* [Data provided]
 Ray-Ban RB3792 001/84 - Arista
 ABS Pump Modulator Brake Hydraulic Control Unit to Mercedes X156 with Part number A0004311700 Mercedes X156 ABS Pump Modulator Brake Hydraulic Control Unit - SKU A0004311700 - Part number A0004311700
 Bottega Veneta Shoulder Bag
--
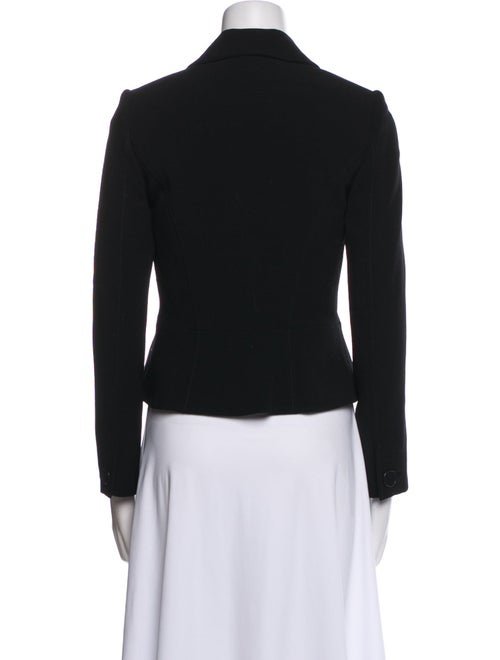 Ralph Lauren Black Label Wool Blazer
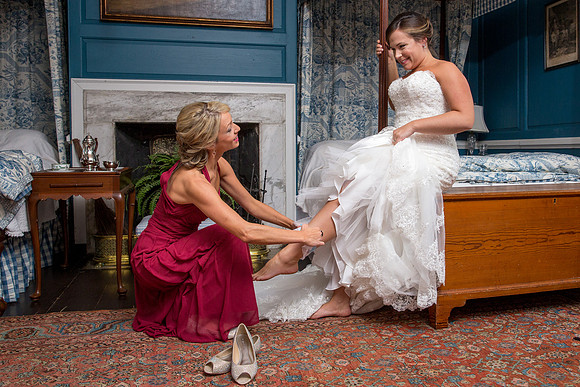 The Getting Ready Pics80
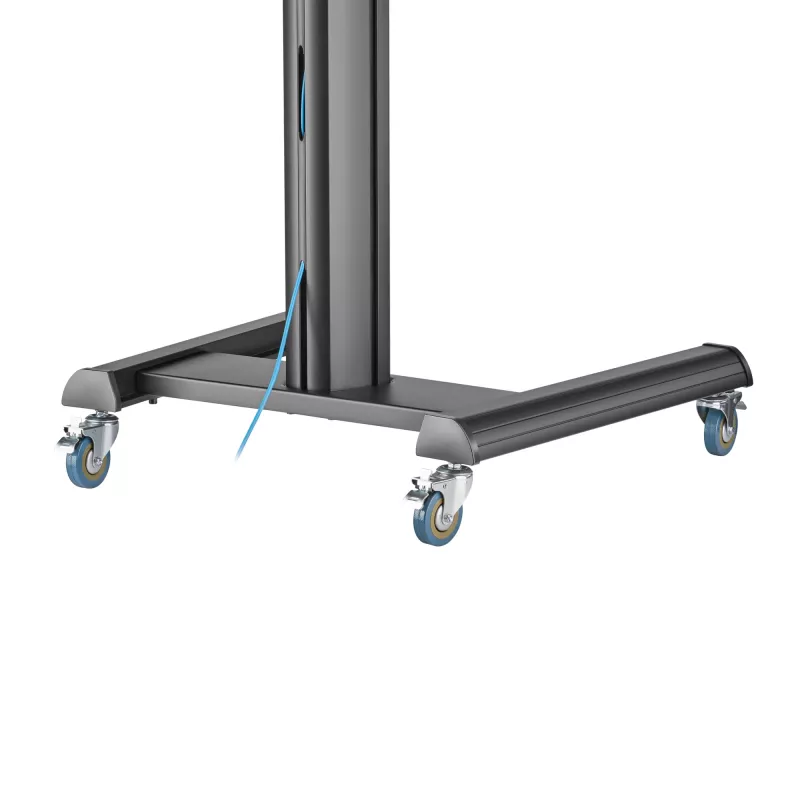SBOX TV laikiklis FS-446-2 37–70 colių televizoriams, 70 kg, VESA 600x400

* [About this exercise]
Could you swap "Part number" for "Part no." in the data, beginning at the line that has "Ray-Ban RB3792 001/84 - Arista" and stopping after the line that has "Bottega Veneta Shoulder Bag"? Return only those lines, with everything else left unchanged.

* [Result of this exercise]
 Ray-Ban RB3792 001/84 - Arista
 ABS Pump Modulator Brake Hydraulic Control Unit to Mercedes X156 with Part no. A0004311700 Mercedes X156 ABS Pump Modulator Brake Hydraulic Control Unit - SKU A0004311700 - Part no. A0004311700
 Bottega Veneta Shoulder Bag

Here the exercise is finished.